PROVIDED INFORMATION:

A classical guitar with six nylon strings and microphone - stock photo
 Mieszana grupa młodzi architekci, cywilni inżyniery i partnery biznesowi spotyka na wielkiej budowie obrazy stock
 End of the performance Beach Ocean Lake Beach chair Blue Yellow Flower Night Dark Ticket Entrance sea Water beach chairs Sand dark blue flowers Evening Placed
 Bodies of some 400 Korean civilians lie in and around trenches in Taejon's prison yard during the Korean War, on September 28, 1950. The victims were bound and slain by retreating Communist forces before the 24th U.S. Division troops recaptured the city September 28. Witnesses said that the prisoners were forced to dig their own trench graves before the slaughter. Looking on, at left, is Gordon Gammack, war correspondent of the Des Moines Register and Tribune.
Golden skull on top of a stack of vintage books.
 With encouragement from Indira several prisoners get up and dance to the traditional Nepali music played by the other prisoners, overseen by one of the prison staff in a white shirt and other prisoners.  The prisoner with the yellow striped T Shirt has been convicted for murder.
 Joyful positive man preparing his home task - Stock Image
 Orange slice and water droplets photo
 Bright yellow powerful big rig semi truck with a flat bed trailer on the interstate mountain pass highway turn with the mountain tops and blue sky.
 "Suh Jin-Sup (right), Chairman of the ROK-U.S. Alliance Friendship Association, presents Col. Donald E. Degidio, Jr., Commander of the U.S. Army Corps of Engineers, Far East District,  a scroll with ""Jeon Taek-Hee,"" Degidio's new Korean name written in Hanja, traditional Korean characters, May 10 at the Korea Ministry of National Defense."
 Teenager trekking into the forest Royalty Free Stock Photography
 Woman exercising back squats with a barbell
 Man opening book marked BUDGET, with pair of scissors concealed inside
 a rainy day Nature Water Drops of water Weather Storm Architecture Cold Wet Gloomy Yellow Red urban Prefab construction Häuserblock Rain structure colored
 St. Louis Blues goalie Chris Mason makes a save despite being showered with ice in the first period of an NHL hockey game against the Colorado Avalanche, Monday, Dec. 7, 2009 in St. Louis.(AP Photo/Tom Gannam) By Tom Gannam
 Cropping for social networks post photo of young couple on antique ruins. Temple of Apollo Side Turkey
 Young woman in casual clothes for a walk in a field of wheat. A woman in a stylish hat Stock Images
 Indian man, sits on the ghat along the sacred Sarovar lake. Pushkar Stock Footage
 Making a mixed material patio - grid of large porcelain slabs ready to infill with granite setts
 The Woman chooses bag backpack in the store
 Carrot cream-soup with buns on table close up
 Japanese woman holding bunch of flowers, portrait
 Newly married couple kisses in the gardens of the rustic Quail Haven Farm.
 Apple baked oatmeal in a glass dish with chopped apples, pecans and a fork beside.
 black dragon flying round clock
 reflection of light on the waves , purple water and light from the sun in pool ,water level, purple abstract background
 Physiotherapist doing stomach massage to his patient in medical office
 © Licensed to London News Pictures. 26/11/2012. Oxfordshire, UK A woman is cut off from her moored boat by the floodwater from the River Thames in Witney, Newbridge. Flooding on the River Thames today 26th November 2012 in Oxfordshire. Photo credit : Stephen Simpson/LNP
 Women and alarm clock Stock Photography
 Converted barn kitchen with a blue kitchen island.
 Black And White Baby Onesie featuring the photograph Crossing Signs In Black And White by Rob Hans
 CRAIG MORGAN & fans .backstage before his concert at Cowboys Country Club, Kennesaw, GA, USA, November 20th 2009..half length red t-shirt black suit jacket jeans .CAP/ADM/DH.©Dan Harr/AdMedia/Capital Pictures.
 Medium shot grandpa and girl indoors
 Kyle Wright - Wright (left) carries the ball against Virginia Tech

ABOUT THIS TASK: Every line of the records above where the string "prison" is found should be copied.

PROBLEM SOLUTION:
 Bodies of some 400 Korean civilians lie in and around trenches in Taejon's prison yard during the Korean War, on September 28, 1950. The victims were bound and slain by retreating Communist forces before the 24th U.S. Division troops recaptured the city September 28. Witnesses said that the prisoners were forced to dig their own trench graves before the slaughter. Looking on, at left, is Gordon Gammack, war correspondent of the Des Moines Register and Tribune.
 With encouragement from Indira several prisoners get up and dance to the traditional Nepali music played by the other prisoners, overseen by one of the prison staff in a white shirt and other prisoners.  The prisoner with the yellow striped T Shirt has been convicted for murder.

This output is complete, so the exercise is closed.